= Technological rationality =

Philosophical idea

Technological rationality or technical rationality posits that rational decisions to incorporate technological advances into society can, once the technology is ubiquitous, change what is considered rational within that society.

The philosophical idea was first postulated by the Frankfurt School philosopher Herbert Marcuse in his 1941 article "Some Social Implications of Modern Technology," published first in the journal Studies in Philosophy and Social Sciences, Vol. IX. It gained mainstream repute and a more holistic treatment in his 1964 book One-Dimensional Man.

== Overview ==
Marcuse writes that technological progress has the potential to free humanity from its requirement to labor for survival. Freedom from labor is true freedom for humanity, and this freedom from labor can be achieved from technological rationality. But instead of embracing this freedom, humanity has been subsumed by a new system of reason rooted in technological innovation. This new rationality, technological rationality, encompasses all elements of life and replaces political rationality.

Under this new system, technology and industry control the structure of the economy, intellectual pursuits, and leisure activities. False needs, which are defined by Marcuse as needs created by technological rationality, become inseparable from true needs, which are needs that are life sustaining. Reason in its pre-technological form collapses as opposition to the norms of technological society is denied under the new system of rationality. Complacency within the status quo replaces reason as people grow content with the better life offered by technology. This contentment and the subsequent loss of opposition makes humanity one-dimensional, which in turn makes humanity less free than before the onset of technological rationality. In this way technological rationality becomes totalitarian.

== Effects of technological rationality ==
Because of the totalitarian nature of technological rationality, Marcuse demonstrates in One-Dimensional Man the various ways that technological rationality has changed various facets of life.

=== Labor ===
Technology, rather than freeing the proletariat class, has instead entrenched their enslavement to the classist system. The worker no longer has to labor with the same intensity due to mechanization, and this decreases the laborers feelings of enslavement. The ratio of white collar to blue collar workers increases as fewer workers are needed to produce goods. Progress has created a "technological veil" between the worker and his or her work, and the distinction between blue collar and white collar workers breaks down as technology reduces the labor gap between the blue collar and white collar worker. The worker associates himself or herself more strongly with the factory rather than his or her class, and the factory owners become "bureaucrats in a corporate machine." The Master-Slave relationship between worker and factory owner no longer exists, and the factory owner loses his or her power. Under technological rationality, the technicians and scientists become the new authority.

=== Government ===
Under technological rationality, the Welfare State rises in both need and prominence. Increased productivity, the rational goal under technological rationality, requires planning on the scale that only the Welfare State can provide. This new Welfare State is less free. It requires the restriction of leisure time, the availability of goods and services, and the cognitive ability to understand and desire self-realization.
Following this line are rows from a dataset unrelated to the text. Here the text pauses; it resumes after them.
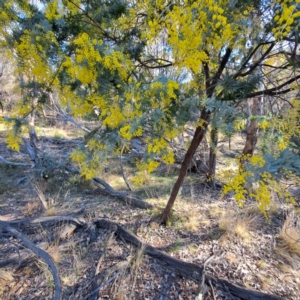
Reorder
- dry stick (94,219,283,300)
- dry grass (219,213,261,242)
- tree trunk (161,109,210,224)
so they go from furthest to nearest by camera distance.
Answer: dry grass (219,213,261,242), tree trunk (161,109,210,224), dry stick (94,219,283,300)

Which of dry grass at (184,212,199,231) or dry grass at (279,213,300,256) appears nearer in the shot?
dry grass at (279,213,300,256)

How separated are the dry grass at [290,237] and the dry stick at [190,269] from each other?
91 centimetres

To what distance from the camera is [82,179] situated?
4426 mm

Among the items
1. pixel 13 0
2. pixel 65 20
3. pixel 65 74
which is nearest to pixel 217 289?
pixel 65 74

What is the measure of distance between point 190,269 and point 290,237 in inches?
55.0

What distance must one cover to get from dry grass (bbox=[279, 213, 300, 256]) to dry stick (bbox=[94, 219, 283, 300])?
0.91 meters

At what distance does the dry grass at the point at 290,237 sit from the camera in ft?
7.70

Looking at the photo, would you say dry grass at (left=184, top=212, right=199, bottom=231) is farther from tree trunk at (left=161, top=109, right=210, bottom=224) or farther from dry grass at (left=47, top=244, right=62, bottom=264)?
dry grass at (left=47, top=244, right=62, bottom=264)

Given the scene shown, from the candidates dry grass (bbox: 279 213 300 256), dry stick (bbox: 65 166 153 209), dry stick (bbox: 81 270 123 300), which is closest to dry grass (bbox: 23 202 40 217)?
dry stick (bbox: 65 166 153 209)

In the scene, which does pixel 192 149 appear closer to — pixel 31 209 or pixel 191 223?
pixel 191 223

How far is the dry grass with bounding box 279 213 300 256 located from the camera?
7.70 feet

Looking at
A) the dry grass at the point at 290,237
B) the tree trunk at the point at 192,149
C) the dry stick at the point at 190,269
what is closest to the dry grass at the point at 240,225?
the dry grass at the point at 290,237

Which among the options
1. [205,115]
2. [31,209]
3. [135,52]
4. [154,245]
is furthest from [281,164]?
[31,209]

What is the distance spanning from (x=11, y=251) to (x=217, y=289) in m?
2.38
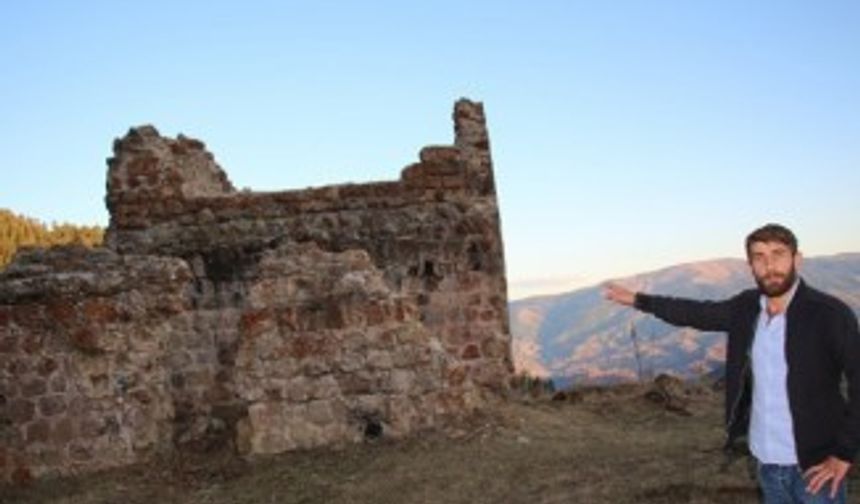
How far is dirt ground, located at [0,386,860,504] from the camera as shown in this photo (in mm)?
7852

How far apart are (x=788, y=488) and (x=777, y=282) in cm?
89

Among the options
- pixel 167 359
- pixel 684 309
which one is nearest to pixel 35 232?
pixel 167 359

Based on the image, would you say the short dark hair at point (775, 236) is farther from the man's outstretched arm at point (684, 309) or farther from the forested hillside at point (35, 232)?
the forested hillside at point (35, 232)

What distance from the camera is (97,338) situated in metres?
Result: 9.88

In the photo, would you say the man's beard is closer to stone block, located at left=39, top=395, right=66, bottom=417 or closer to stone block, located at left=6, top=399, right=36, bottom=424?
stone block, located at left=39, top=395, right=66, bottom=417

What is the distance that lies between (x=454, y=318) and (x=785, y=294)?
345 inches

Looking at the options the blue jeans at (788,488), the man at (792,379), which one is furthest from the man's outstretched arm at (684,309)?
the blue jeans at (788,488)

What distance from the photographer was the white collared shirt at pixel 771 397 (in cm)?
441

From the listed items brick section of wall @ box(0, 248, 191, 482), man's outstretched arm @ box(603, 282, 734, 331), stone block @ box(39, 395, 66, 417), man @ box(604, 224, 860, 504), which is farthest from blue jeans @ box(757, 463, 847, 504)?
stone block @ box(39, 395, 66, 417)

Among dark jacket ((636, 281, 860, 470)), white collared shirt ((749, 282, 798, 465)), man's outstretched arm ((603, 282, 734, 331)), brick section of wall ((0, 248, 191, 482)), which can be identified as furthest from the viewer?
brick section of wall ((0, 248, 191, 482))

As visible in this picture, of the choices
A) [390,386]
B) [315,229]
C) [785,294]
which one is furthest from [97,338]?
[785,294]

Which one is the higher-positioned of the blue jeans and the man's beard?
the man's beard

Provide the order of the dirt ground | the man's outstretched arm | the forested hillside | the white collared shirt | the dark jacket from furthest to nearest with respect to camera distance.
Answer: the forested hillside < the dirt ground < the man's outstretched arm < the white collared shirt < the dark jacket

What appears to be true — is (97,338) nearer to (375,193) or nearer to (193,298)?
(193,298)
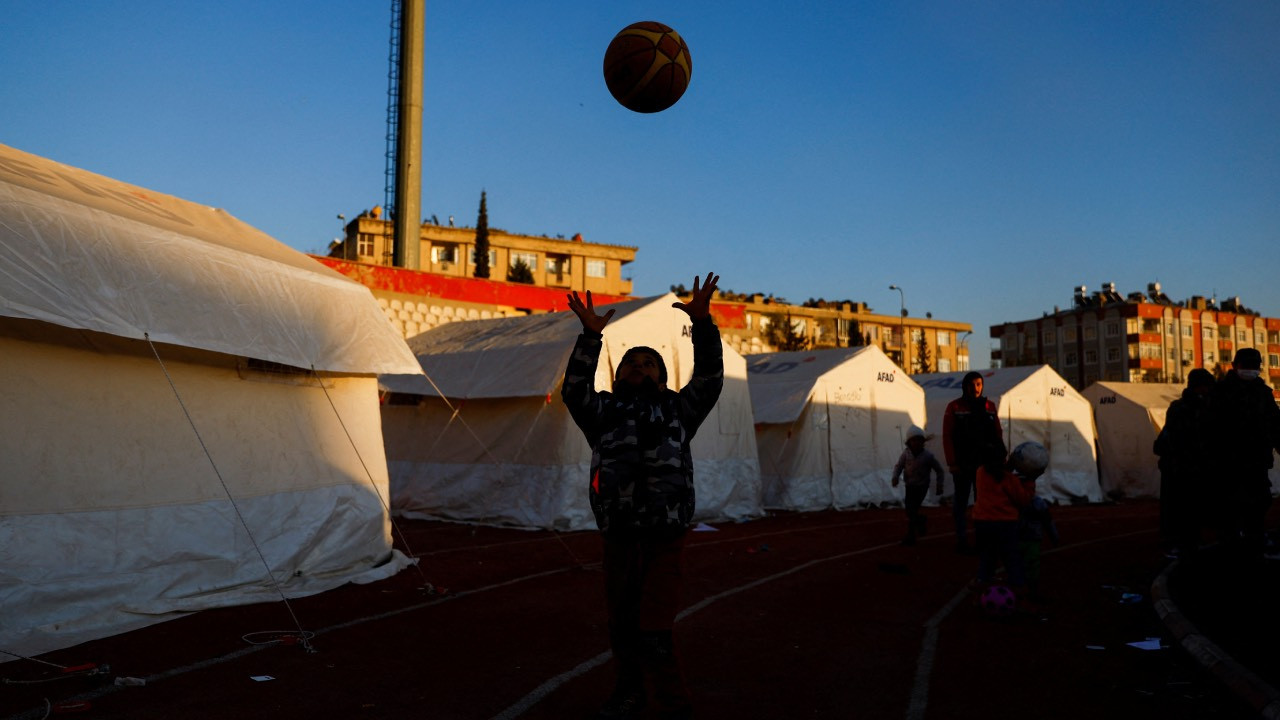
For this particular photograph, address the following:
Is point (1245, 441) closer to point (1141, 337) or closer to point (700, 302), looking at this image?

Yet as long as one's quality of life is improved under the new state as compared to the previous one, the people will not revolt.

This society is driven to increase production by fear of the Enemy, which causes the state to exist constantly as a "defense society". The Enemy can take the form of an idealized pure communism or pure capitalism. This Enemy does not truly exist, but its constant feared presence drives the society to greater productivity.

=== Art ===
Under technological rationality, high art has desublimated. Culture and social reality have flattened from two dimensions into one. Artistic alienation, which inspired the artistic works of the past, has disappeared due to this flattening. The high culture before technological rationality no longer makes sense to the modern onlooker. Art under technological rationality instead becomes common and mass-produced. This mass-produced art is integrated into everyday life, thus fully removing the distinction between high culture and social reality.

== Responses to technological rationality ==
Over 300,000 copies of the first-edition of One-Dimensional Man were sold. The book was a New York Times bestseller and launched Marcuse's career as a leftist public intellectual. His conception of technological rationality and its negative societal consequences were a direct critique to the industrial capitalist society of the time. This critique was incorporated into the ideology of the New Left that rose in the 1960s. Many politicians on the right, such as Ronald Reagan and William F. Buckley, and philosophers, such as Alasdair MacIntyre, attacked Marcuse's idea of technological rationality. Marcuse received death threats, and Brandeis and the University of California system attempted to fire him from his teaching positions due to One-Dimensional Man.

Ultimately, the conception of technological rationality and Marcuse's book One-Dimensional Man fell out of favor with the left in the 1990s. A small uptick in interest did resurface when One-Dimensional Man reached its fiftieth anniversary of publication in 2014.